Say what you will about Matt Yglesias, but we’ve got to hand it to him when it comes to standing up to the über-woke radical Left lately. It’s not easy to be a liberal who doesn’t want to bend to the mob’s will.
Much to radical libs’ dismay, Yglesias has been tweeting about how “Defund the Police” is genuinely problematic.
imo the big problem with “defund the police” is that defunding the police is a bad idea — austerity is bad, public services are good, policing is important, and better policing will be more costly than bad policing not cheaper
— Matthew Yglesias 🍦 (@mattyglesias) December 2, 2020
Yglesias has spent the past day or so defending his position.
These were little slogans that fit on signs not detailed policy papers, but they all make perfect sense. pic.twitter.com/EE1qNSbceB
— Matthew Yglesias 🍦 (@mattyglesias) December 3, 2020
My least favorite Twitter is when people dunk on me for ignorantly claiming something I never in fact claimed ¯_(ツ)_/¯ pic.twitter.com/BM1dXiiaRY
— Matthew Yglesias 🍦 (@mattyglesias) December 3, 2020
I see way too many people use “hey look it’s activism” as a kind of all-purpose rebuttal to criticisms of people for advancing confused or erroneous ideas, and I sincerely do not believe that this is how effective movements for beneficial change work.
— Matthew Yglesias 🍦 (@mattyglesias) December 3, 2020
Go figure.
You said you liked my post the other day. There’s something similar here. If demanding that people think like strategists deters people from acting on the values that actually are the foundation of properly egalitarian societies, then maybe take the values over the strategy.
— Ryan Avent (@ryanavent) December 3, 2020
I don’t think the problem with “defund the police” is that its proponents aren’t strategic. I think they’ve been quite effective actually. As I have been saying all day, my criticism is that their policy goals are misguided.
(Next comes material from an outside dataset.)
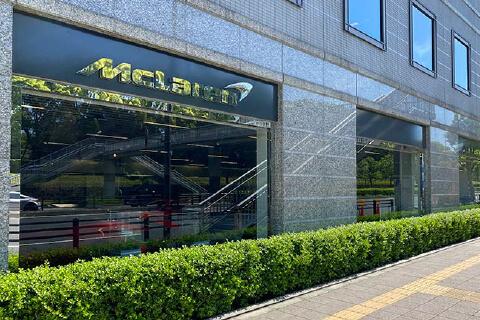 McLaren TOKYO 店舗画像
— Matthew Yglesias 🍦 (@mattyglesias) December 3, 2020
And that’s controversial, apparently.
I like that on Twitter “police should not be abolished” counts as a trollish take. I think I have a very boring and widely held view on this. https://t.co/ByV6oyy0W7
— Matthew Yglesias 🍦 (@mattyglesias) December 3, 2020
I feel like I have said this many time’s today but my view is that the problem with “defund the police” is that it’s a bad idea not that it’s a bad slogan. Or rather what’s bad about the slogan is that the idea it expresses is bad. https://t.co/QenBcvizk8
— Matthew Yglesias 🍦 (@mattyglesias) December 3, 2020
This shouldn’t be a difficult concept for anyone. And yet … here we are.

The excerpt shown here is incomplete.